Minutes of the FEDORA Workflow Working Group meeting of 18-Jun-2006

Please note — this is a copy of the FEDORA Workflow Working Group minutes from the FEDORA Wiki. It is being posted here in order to get it into the blogosphere at the right places. Please make comments on the FEDORA Wiki “talk” page rather than on this posting.

FEDORA Workflow Working Group Meeting

18-Jun-2006, University of Virginia

Attending: Grace Agnew, Rutgers U.; Chris Awre, U. of Hull; Dan Davis, Harris Corp.; Richard Green, U. of Hull; Peter Murray, OhioLINK; Matthias Razum, FIZ Karlsruhe; Bill Parod, Northwestern U; Adam Soroka, U. of Virginia; Thorny Staples, U. of Virginia; Ross Wayland, U. of Virginia

Review of Minutes from 6 Dec 2005

One of the assumptions in the 6 Dec 2005 minutes is: “an object repository built on FEDORA should be seen as a write rarely, read mostly application”. Some participants noted that the repository is viewed as part of a working tool for scholars, which makes “writes” not so ‘rare’. This kind of assumption is useful for characterize FEDORA-based application as something other than a RDBMS. A clarifying comparison is the frequency of transactions when “saving a file” (once every 10 minutes) versus “banking transactions” (thousands of transactions/second). This characterization helps define the efficiency needs of reads over writes.

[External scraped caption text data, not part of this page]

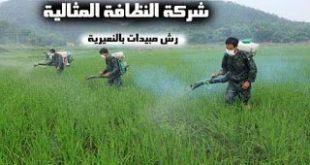 شركة رش مبيدات بالنعيرية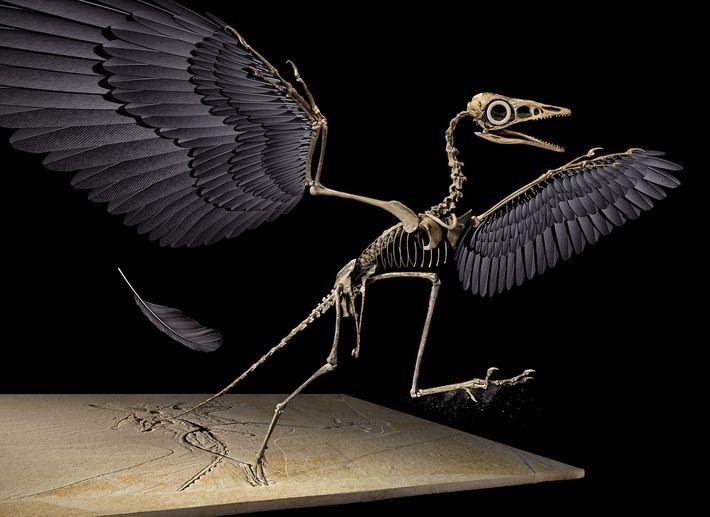 Reconstrucción en 3D del Archaeopteryx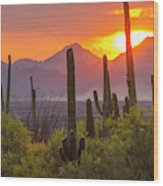 Usa, Arizona, Saguaro National Park Wood Print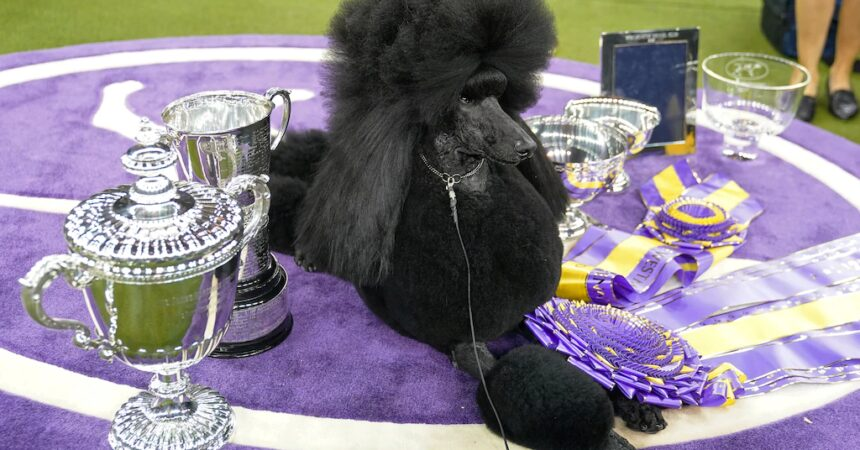 #VOA: Good Dogs! 20 Years of Covering Westminster Kennel Club Show. #VOANews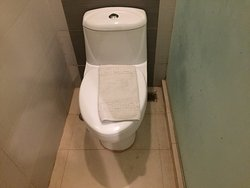 Poorly maintained, dirty toilet and worse customer service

A revised assumption was offered: “FEDORA is typically an application where reads typically exceed writes.

It was also noted that the working group charter and the assumptions make reference to “BPEL” as the only workflow orchestration engine, excluding other tools such as JBPM. This is not intentional, and does not necessarily reflect a decision to use only BPEL-based engines. The participants noted, however, that no one envisions writing a new workflow engine from scratch.

Participant Desires and Status Review of Workflow-related Activities

FIRE/Workflow 0.1 client update

The December meeting envisioned work on the NSDL NCCS/FIRE client as the starting point for embedding workflow capabilities into FEDORA. The FEDORA core development team looked at both ActiveBPEL and JBPM for integration into the FEDORA-SF and determined that within their available time that the core developers needed to hardwire the workflow into the client with the desire to apply a workflow orchestration engine in a later release.

FEDORA Repository update

Transforming FEDORA to be built as a WAR file is almost completed. Adding generic “messaging” in FEDORA is one task on the list of desired for core developer team to prioritize and assign in September.

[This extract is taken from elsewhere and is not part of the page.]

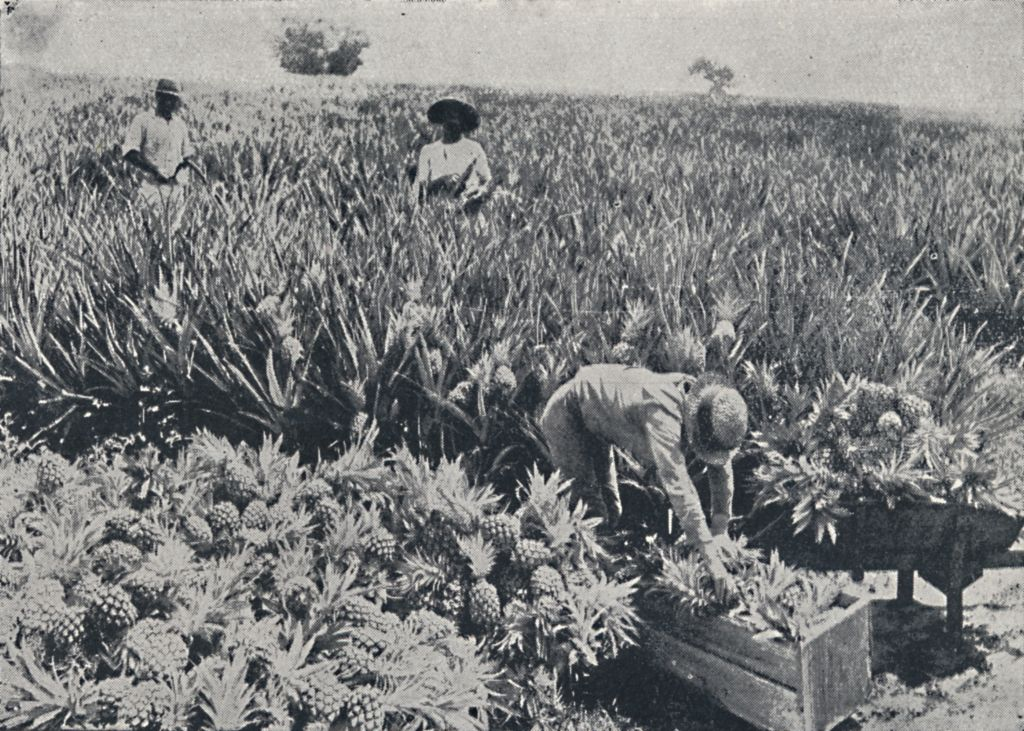 pineapple farm on new zealand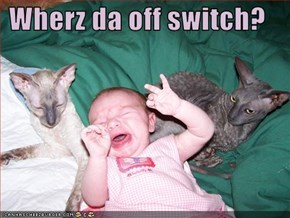 Wherz da off switch?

Max Plank Society: eSciDoc


Max Planck Society is made up of 82 institutes, each with many working groups. The ESciDoc_Project is building one repository for all of these institutes and working groups in disciplines ranging from humanities to sciences. In interviews with users, the eSciDoc development team has determined that each user group will likely want a near infinite diversity of combination of workflow steps. eSciDoc developers have built a framework layer around FEDORA and will be putting a workflow engine for human-in-the-loop and process-to-process steps.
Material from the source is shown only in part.